** start of Document text **
An indexing program that will create a JSON file out of tokens from a given directory.

Primary LanguageC




  1. Current Use
  2. Data Structures
  3. Runtime Analysis
  4. Testcase Analysis
    1. Testcase 1: Directory sweeping
    2. Testcase 2: Frequency counting
    3. Testcase 3: Empty nested directories
    4. Testcase 4: Empty text files
    5. Testcase 5: Unfamiliar file types
    6. Testcase 6: Regular large test
    7. Testcase 7: Input is a text file

Current Use

Will not properly run on Windows machines due to sys/types.h

./index outputfile.txt testing 

Make will build and link library and object files necessary for the indexer. The program is invoked with two arguments: the output text file for the JSON to be written to and the directory/file to parse for tokens.

My implementation of the indexer utilizes the previous projects: tokenizer and sortedNlist. Modifications were made to these for use in this specific project. The source code for the indexer is specifically implemented within indexer.c. The main() function is also located within this source file. Proper execution of my program is as follows:

./index output.txt testing01
./index output.txt testing02



The highest level data structure in use to store (token, file) tuples is the TokenList. This is a global sortedNlist structure of Token structs. Each Token struct itself, contains a sortedNlist structure within it. This is a sortedNlist of fileRecord structs that correspond to the files which contain the token. This nested design lends nicely to minimizing the memory requirements of storing tokens along with their filenames and frequencies. Additionally, management of the ordering of each of the tokens, frequency, and filenames with respect to one another can be entirely handled by the sortedNlist objects. Comparator and destroyer functions for Token and fileRecord structs are implemented within indexer.c.
** end of Document text **
** start of Material **
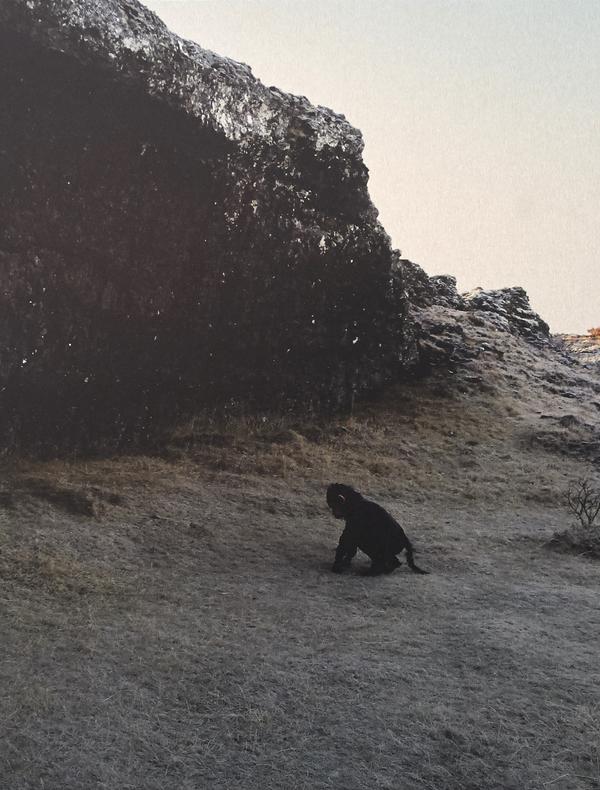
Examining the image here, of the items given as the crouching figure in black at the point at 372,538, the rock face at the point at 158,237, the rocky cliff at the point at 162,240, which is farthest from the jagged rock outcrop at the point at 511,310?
the crouching figure in black at the point at 372,538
** end of Material **
▶ [Description of the task] Extend the write-up of the C indexing program by continuing it from the sentence about the comparator and destroyer functions implemented within indexer.c.

▶ [Exercise answer]
Runtime is considered with respect to the size of the input. This is the number of files that need to be parsed for tokens. Sweeping through directories is done using the recursive exploreDirectories() function. It will be called once for each directory in the input. For each file it locates within a directory, it calls parseFile().

The parseFile() function instantiates a tokenizer object. The tokenizer object will fetch tokens from the input file and store them into the aforementioned data structures by calling the helper function, processToken(). The tokenizer struct fetches tokens from the input until EOF is reached. Then the tokenizer is destroyed and the call stack returns to exploreDirectories().

The processToken() function will run two comparisons to check if the input tuple (token, filename) already exists within the data structures. It must first check the TokenList sortedNlist to see if a Token struct has already been instantiated for the input. If so, it will check the fileRecord sortedNlist of that token to see if this file has already had an instance of this token. If so, it will increment the frequency and resort. The runtime of this function will depend largely on the current size of the data structures. Therefore, this runtime will scale with the number of unique tokens and the number of files in the input. The runtime is O(tf) where t is the number of unique tokens and f is the number of files. Worst case, there are unique tokens in every file.

Once the data structure is created, a simple function, writeFile(), will output the data structure to the output file in JSON format. This is O(tf) time as well since every token of every file needs to be visited.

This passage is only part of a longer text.